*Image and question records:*
──────────────────────────────
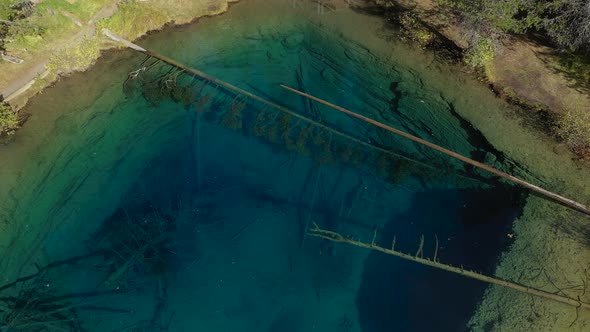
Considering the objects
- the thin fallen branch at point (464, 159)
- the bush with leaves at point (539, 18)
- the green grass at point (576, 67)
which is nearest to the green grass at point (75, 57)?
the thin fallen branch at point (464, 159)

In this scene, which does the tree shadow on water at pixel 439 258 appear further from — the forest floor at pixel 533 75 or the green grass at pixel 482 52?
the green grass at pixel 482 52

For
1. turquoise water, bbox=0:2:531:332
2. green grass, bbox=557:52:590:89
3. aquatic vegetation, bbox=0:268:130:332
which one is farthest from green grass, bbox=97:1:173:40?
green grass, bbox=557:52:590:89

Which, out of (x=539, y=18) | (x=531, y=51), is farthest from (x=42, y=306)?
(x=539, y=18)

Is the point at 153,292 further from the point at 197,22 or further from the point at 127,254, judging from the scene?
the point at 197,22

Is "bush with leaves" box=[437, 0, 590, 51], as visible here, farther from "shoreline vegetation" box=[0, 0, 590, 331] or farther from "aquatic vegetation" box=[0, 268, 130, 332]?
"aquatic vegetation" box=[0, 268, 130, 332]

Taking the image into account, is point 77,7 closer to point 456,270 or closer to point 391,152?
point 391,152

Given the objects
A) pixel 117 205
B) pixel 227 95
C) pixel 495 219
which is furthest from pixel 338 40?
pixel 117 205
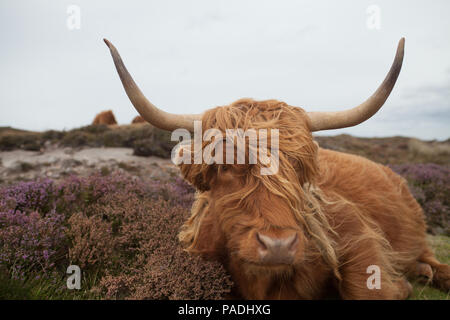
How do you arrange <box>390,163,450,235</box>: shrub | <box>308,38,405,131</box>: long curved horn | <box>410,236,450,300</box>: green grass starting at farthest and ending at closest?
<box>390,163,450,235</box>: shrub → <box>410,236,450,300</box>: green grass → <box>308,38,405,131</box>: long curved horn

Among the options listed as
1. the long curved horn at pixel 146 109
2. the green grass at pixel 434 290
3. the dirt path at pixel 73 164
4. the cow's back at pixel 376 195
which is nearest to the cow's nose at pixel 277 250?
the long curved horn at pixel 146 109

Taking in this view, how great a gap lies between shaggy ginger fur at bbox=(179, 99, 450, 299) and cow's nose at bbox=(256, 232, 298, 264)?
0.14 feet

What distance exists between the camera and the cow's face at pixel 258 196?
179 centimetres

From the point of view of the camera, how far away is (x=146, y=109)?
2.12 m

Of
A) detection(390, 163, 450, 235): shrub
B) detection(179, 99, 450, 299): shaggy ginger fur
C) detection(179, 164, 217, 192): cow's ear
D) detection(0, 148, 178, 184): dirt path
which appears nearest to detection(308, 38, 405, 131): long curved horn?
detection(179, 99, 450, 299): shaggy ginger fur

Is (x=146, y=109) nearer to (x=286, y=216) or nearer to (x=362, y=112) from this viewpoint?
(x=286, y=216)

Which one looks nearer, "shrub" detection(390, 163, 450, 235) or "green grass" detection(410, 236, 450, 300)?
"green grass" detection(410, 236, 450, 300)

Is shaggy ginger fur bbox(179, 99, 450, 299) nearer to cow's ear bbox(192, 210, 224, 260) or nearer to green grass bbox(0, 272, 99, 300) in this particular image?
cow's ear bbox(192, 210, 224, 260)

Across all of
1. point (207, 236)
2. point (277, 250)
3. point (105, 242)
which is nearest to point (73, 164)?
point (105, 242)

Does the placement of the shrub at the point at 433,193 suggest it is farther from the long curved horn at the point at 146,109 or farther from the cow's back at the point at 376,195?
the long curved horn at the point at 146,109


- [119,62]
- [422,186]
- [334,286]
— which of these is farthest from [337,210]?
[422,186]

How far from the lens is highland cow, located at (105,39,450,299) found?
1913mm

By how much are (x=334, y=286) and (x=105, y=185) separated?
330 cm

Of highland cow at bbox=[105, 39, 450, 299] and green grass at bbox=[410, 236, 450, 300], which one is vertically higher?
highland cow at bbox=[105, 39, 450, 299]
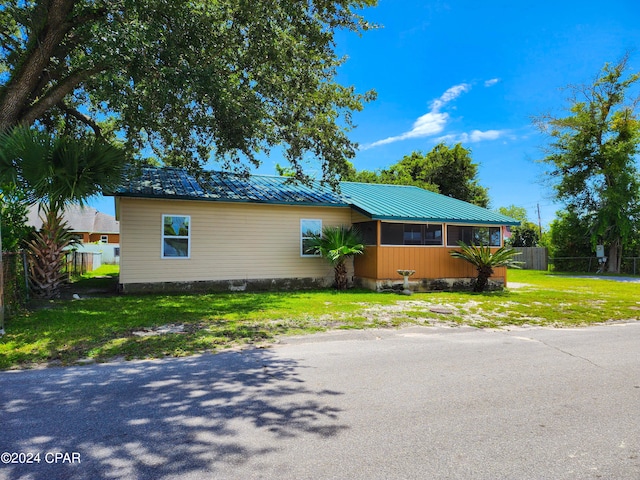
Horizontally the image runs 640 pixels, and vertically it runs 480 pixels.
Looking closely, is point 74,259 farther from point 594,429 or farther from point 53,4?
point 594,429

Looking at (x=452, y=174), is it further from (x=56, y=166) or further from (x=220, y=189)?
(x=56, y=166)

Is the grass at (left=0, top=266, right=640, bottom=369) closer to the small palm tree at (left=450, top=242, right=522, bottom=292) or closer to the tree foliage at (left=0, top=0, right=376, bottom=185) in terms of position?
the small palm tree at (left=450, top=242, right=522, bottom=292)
──────────────────────────────
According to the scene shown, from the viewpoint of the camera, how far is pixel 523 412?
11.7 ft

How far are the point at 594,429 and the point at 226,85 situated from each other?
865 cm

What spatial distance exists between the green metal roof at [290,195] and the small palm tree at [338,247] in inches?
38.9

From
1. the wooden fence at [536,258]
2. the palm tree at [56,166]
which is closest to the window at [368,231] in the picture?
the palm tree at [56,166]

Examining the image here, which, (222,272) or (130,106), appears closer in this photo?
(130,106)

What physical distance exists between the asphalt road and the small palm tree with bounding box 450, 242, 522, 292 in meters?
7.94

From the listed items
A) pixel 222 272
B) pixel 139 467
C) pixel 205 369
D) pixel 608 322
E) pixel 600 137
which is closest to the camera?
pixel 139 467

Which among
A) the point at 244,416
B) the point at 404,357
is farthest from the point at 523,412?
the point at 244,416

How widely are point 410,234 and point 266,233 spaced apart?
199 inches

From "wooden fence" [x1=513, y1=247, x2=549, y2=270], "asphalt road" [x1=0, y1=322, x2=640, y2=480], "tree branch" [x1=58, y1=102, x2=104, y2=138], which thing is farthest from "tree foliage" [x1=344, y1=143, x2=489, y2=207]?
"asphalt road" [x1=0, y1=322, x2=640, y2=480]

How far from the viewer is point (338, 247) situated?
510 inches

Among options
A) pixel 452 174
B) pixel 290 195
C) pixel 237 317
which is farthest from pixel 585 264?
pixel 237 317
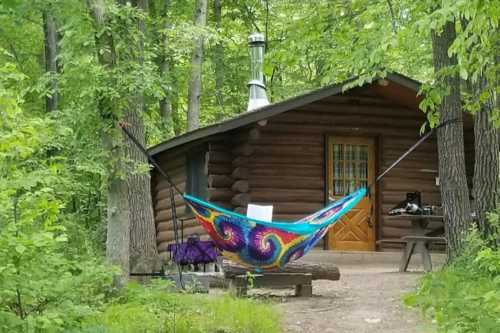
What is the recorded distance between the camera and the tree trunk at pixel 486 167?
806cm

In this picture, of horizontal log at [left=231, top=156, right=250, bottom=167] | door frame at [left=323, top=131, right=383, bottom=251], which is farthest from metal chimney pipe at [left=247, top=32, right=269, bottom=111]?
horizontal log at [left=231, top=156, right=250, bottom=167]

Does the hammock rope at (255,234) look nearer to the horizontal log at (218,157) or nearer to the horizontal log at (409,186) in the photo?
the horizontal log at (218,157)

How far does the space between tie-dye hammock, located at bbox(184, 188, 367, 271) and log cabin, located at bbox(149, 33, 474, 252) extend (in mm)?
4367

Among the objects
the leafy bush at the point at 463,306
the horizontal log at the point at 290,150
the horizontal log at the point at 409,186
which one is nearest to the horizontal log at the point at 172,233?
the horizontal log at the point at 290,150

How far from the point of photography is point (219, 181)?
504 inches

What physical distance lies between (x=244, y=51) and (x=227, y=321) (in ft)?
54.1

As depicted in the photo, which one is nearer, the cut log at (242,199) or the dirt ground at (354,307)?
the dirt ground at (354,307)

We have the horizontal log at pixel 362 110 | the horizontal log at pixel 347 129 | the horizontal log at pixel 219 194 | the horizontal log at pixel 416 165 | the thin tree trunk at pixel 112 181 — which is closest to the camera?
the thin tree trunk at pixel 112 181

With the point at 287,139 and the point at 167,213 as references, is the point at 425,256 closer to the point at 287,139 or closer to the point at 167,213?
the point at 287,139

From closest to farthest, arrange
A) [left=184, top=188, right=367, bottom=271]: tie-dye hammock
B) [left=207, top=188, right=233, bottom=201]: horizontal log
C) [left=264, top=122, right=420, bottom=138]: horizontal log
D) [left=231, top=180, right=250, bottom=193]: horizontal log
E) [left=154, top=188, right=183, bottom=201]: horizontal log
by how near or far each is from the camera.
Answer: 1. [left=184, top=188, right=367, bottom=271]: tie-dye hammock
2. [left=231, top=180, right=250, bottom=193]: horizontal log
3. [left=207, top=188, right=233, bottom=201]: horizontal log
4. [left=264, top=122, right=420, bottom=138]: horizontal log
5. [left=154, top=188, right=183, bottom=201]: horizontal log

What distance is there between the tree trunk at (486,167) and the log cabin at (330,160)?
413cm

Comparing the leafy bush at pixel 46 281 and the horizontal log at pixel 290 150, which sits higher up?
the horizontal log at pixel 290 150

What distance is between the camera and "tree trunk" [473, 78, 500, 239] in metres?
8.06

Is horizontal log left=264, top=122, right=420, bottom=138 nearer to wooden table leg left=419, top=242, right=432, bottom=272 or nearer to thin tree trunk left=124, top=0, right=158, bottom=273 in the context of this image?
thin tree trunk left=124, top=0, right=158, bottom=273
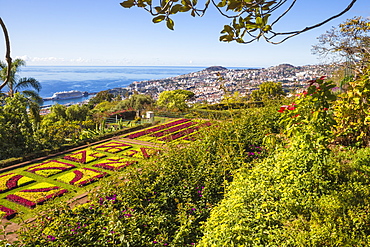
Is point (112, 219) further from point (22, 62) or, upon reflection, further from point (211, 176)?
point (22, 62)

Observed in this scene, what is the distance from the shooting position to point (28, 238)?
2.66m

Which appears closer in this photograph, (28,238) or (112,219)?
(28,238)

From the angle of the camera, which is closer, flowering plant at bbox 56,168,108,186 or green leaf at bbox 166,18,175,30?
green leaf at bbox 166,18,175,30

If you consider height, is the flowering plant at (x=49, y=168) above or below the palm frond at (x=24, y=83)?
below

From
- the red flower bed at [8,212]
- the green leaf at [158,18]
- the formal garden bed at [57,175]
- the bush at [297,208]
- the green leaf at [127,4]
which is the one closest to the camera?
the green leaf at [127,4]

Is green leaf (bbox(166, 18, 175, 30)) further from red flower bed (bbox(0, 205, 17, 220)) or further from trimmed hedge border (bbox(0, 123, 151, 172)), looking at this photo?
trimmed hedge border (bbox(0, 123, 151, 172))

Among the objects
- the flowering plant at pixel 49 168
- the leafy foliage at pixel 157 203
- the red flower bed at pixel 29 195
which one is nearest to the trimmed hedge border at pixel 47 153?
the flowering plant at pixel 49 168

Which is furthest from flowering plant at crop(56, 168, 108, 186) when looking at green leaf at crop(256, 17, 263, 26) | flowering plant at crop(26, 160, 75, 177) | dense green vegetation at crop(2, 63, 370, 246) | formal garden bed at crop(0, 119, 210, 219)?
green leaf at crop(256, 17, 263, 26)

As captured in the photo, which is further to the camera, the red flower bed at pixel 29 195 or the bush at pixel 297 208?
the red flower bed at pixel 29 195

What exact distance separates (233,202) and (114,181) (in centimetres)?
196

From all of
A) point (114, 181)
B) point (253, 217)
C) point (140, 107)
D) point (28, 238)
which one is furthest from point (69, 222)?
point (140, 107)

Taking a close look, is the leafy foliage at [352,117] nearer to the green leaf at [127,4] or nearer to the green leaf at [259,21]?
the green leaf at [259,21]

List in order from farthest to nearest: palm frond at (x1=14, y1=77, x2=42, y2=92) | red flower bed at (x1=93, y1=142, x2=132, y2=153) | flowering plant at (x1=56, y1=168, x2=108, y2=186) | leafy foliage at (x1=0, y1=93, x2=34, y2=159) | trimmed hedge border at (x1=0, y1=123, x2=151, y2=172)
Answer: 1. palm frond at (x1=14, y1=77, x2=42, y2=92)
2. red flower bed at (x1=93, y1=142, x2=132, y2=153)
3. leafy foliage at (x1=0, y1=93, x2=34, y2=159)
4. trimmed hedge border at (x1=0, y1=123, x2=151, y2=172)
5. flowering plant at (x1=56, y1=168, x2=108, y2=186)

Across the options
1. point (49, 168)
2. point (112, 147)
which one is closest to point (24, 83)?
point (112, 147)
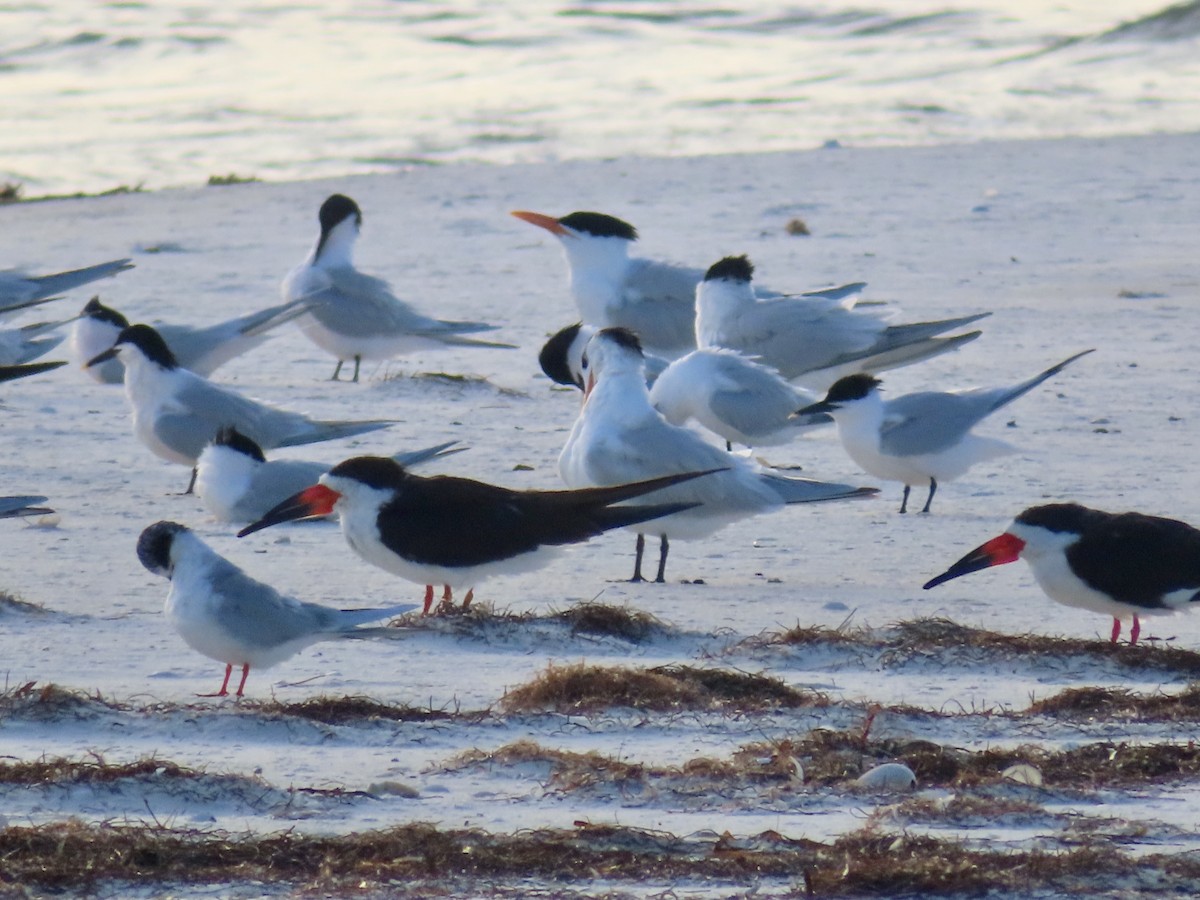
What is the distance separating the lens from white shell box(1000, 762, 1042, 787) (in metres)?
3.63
──────────────────────────────
Tally the lines in the entries above that contain the word "path". Give only the number.

*Response to the task:* 2